**Set of tasks**
• A. In the sunset musing, instead of a dock, what has the writer learned to be happy with?
• B. Pick up the musing about sunset wine on the dock and keep it going after its last sentence.

Glass of Wine on the Dock at Sunset Musing
When we were at the University of Michigan we lived in a “housing project” sort of place, long buildings divided into apartments such as were built here in PC during WW2 to house industrial workers and military families. Wainwright Housing was one, Annie B. Sale Housing another, and there may have been more, because our Panama City population exploded during the War. Tyndall Field, the shipyard, the Navy Base, and there was a Coast Guard Station on the Cove side of Tarpon Dock Bridge on Massalina Bayou.
Probably the same WW2 origin to our home in Ann Arbor, but when we lived in that housing project it was mostly families of graduate students. The buildings were on the street and behind on the west side was a huge open grassy area for kids to play. The last month before summer 1963, because we had orders to Japan and would gone three years, Linda came home to PC with Malinda (just turning 5) and Joe (2 1/2) so the grandparents could enjoy them. Alone at sunset, I would go out to the grassy field with a beer or glass of wine, a folding chair, pad and pen, watch the sun go down, and discover that every man with a glass of wine is a poet at sunset. A poet or a theologian. Or a lover.
From time to time I’ve wished I had a dock here for sunset wine and musing, but all my neighbors have docks and when hurricanes storm across the Bay, parts of my neighbors’ docks, sometimes large sections, end up in my front yard; so I’ve learned to be happy with just MLP and my iPad and my folding chair with a cup holder.

**Scene-based spatial questions**
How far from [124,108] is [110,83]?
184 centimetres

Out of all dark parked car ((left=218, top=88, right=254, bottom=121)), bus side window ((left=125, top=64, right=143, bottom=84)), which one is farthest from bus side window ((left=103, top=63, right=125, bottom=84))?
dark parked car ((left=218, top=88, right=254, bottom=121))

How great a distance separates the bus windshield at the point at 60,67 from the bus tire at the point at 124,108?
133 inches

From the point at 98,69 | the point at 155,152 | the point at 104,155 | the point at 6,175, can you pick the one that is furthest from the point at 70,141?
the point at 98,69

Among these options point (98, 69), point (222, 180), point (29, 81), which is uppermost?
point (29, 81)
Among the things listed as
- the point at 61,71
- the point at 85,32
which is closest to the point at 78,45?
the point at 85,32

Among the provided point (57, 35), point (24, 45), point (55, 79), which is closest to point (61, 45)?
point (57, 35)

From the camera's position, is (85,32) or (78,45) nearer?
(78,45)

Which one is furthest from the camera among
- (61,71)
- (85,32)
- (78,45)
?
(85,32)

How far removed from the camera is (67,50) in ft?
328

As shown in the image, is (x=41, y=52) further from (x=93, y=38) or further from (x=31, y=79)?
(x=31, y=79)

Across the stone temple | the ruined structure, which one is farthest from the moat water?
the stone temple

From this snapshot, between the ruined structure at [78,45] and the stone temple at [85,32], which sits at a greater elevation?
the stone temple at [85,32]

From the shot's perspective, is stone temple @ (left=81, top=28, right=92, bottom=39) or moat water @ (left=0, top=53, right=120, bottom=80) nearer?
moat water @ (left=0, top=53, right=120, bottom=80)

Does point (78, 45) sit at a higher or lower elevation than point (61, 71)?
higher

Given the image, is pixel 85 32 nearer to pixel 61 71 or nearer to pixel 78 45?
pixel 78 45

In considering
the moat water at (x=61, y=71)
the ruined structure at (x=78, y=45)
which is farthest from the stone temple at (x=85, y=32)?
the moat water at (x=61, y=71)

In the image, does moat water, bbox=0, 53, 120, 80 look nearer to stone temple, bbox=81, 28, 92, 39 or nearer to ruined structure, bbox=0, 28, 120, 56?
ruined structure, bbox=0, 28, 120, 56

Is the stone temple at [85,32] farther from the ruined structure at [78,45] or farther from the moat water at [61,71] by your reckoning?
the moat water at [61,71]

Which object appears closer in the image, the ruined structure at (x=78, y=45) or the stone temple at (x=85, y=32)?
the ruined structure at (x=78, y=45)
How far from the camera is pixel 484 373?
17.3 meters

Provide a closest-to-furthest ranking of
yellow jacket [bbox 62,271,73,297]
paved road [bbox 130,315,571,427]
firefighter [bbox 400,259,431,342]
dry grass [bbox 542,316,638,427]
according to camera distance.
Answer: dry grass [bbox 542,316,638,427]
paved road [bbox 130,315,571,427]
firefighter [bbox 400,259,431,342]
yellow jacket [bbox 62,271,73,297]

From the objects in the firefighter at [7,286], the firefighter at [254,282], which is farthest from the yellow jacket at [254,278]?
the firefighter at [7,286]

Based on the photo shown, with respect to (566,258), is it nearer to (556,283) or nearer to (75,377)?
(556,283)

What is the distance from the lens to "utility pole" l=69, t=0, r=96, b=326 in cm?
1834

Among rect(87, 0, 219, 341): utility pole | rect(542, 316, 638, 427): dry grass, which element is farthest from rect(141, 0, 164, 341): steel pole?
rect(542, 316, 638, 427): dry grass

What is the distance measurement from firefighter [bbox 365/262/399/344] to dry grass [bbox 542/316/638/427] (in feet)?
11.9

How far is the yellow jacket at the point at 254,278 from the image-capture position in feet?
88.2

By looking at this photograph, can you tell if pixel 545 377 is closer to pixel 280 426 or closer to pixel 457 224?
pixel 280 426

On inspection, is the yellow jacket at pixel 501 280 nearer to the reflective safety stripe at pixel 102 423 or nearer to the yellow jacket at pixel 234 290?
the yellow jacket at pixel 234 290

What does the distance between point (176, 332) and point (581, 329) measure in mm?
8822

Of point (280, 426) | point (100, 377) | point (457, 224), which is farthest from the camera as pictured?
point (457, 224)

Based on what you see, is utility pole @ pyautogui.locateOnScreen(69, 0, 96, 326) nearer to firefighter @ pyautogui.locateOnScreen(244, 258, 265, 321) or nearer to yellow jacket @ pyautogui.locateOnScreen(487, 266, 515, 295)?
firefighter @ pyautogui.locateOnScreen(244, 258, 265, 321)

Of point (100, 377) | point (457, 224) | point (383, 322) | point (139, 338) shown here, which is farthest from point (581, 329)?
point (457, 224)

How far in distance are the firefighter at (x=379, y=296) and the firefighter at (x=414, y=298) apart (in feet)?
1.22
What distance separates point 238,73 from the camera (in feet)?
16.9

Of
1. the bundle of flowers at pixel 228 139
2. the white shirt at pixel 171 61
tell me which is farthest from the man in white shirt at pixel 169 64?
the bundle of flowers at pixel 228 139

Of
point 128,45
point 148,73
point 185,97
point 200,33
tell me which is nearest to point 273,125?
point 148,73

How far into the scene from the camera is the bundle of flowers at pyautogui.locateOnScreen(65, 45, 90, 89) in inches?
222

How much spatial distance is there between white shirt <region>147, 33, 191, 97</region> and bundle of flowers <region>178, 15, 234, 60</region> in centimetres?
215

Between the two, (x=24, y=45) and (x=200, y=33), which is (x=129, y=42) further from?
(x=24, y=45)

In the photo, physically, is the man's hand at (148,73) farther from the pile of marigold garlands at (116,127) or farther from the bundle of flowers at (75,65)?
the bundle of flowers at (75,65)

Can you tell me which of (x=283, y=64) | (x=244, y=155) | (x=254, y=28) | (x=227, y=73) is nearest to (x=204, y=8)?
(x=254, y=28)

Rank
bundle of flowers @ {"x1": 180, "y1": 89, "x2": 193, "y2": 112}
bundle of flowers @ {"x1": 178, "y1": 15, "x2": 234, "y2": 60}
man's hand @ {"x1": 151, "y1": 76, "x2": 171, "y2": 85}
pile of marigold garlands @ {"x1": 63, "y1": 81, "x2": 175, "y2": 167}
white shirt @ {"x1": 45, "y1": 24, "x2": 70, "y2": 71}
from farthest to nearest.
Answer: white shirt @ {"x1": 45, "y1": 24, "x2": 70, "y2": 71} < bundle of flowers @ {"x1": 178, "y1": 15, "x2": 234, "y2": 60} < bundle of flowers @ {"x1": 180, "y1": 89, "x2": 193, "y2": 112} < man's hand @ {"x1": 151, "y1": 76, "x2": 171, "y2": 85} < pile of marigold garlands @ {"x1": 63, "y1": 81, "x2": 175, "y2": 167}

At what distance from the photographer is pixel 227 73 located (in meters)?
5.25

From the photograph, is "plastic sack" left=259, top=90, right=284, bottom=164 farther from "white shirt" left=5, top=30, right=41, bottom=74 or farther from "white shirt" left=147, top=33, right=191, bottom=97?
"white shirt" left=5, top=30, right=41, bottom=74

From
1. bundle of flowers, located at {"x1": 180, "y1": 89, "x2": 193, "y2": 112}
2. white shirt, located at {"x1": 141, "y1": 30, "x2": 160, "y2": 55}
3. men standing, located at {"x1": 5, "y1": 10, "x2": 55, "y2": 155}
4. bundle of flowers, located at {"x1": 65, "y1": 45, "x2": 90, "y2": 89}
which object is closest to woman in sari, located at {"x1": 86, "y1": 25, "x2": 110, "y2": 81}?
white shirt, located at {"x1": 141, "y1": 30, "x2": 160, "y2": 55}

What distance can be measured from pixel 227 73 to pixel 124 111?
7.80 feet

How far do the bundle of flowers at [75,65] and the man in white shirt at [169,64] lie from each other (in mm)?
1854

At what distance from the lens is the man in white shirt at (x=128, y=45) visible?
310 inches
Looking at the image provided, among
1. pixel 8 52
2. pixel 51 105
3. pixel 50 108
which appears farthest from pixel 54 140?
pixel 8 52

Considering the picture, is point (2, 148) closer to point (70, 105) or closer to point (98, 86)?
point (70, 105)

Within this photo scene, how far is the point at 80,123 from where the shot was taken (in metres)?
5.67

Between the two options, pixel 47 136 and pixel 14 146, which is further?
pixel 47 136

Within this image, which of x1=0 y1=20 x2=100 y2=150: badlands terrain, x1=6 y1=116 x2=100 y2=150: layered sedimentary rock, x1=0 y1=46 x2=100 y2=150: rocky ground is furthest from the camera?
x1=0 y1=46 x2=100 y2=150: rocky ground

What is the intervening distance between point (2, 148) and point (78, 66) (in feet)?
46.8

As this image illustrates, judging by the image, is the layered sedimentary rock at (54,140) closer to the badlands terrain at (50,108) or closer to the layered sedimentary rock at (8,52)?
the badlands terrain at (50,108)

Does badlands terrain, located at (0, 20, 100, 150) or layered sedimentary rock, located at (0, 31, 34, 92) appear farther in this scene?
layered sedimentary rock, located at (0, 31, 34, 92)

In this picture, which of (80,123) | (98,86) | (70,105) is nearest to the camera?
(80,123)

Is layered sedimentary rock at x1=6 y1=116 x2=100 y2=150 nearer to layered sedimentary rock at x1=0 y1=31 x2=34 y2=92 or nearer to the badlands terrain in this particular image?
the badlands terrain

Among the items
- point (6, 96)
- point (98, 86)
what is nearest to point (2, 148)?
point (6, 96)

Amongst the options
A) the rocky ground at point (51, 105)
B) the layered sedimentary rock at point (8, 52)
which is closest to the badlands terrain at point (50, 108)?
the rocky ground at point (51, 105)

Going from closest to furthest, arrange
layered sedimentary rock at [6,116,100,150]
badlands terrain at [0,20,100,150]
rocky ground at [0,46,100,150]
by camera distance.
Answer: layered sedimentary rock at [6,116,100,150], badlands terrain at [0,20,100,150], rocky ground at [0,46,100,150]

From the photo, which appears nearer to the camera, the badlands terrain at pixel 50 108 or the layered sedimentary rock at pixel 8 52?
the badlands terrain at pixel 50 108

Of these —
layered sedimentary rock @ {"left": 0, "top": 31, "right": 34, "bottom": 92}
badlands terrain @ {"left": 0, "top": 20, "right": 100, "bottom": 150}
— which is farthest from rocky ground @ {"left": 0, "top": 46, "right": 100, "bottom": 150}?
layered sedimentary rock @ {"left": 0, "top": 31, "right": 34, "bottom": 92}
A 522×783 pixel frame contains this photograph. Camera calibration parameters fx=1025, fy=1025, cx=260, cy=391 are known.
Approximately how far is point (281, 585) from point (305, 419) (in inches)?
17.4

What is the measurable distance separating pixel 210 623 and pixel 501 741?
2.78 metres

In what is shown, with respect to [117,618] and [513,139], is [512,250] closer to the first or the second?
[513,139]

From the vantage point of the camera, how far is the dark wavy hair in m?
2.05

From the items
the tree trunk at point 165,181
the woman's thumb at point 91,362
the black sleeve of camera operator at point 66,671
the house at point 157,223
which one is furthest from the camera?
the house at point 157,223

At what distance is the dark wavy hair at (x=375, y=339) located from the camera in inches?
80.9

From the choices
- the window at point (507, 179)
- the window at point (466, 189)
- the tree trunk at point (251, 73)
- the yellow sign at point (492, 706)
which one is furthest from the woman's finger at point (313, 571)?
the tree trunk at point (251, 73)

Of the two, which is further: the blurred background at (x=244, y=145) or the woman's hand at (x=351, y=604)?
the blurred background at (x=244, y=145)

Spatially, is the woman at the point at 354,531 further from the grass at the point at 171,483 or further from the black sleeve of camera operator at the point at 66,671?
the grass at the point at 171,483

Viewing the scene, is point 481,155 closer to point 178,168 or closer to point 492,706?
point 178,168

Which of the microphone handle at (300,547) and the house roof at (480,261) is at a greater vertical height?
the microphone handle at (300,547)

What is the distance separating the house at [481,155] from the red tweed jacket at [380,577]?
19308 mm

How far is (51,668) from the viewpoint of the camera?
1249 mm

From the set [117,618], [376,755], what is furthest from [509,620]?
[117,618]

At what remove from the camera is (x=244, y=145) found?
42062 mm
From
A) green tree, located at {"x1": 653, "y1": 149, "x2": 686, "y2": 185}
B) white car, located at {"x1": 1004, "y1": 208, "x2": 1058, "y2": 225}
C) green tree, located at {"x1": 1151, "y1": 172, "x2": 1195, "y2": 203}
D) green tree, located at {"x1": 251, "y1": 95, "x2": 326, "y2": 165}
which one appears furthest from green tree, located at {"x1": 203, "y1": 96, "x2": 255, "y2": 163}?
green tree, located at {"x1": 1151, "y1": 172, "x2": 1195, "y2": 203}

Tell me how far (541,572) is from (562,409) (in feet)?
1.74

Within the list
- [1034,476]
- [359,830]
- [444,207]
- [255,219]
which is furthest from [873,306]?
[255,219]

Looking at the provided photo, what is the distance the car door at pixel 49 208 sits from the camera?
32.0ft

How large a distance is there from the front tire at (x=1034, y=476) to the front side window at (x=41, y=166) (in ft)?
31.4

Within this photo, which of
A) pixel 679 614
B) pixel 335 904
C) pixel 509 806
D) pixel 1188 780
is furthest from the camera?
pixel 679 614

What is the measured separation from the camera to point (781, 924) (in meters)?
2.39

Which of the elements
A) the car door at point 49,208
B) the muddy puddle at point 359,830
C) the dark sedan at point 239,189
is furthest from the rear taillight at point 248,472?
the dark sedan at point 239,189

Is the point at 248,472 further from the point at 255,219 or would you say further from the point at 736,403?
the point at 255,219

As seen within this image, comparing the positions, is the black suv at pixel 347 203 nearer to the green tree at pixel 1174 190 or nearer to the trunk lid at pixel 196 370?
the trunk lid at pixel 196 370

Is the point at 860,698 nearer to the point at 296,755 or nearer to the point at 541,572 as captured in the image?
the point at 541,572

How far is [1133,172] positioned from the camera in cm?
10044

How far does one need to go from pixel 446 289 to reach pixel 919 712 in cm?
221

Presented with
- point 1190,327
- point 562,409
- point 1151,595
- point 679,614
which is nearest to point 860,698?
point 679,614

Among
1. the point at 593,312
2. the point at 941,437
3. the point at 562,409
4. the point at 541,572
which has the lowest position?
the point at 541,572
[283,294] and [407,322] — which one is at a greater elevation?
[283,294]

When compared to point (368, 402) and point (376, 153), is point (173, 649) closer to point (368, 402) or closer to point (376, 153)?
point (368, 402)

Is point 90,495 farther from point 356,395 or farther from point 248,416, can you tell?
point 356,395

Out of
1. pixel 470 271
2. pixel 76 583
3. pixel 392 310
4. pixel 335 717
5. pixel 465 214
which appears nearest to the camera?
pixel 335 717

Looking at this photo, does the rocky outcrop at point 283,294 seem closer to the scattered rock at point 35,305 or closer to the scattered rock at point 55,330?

**Written answers**
• A. MLP, an iPad, and a folding chair with a cup holder.

• B.
Bay, sky, Shell Island, what’s coming and going through The Pass, green navigation light, sunset off to my right, and very occasionally the sound of the Star Spangled Banner from Tyndall Field across the water, make me no better a poet at soon-79 than at 27, though I have another half-century of roads not taken to contemplate and wonder what if and thank you, Robert Frost.
CFB Season again and we can go back to college yet one more time again. Seldom watch the Gators, because it hurts as excruciatingly to see them lose now as it did sixty years ago. But I’m also MGoBlue. PennState from the years in Harrisburg when and where Joe Paterno was state hero. Whoever is playing Florida State. Always South Carolina not only because of Amy but because of the coach who put the Gators and SEC on top. The man can still get a standing ovation in The Swamp even when he comes to fight, and I hope that always happens for him.
6/5 Central, Texas A&M at South Carolina Go Gamecocks
Back to sunset and the night sky. What about the Big Picture. I’m thinking about the end of Act I in Our Town. Mr. Webb says good night to Emily, who is still awake and at her window, while across the way Rebecca and George continue to chat and look at the sky. Rebecca mentions a letter that her friend Jane once received. Rebecca recalls that the letter was addressed to “Jane Crofut; The Crofut Farm; Grover’s Corners; Sutton County; New Hampshire; United States of America; Continent of North America; Western Hemisphere; the Earth; the Solar System; the Universe; the Mind of God.” George marvels and the Stage Manager announces a break. As for me, while theologizing that God is loving specks on specks in infinite universes across the breadth of His Mind, I’m looking at that green light and remembering a Peanuts scene a friend sent me when our Patty died five years ago. What is there, really?
Cup of coffee on the front screen porch waiting for sunrise is the same sort of musing, but predawn coffee doesn’t lubricate the mind as well as wine at sunset.
Thanks, Norm, ever so much!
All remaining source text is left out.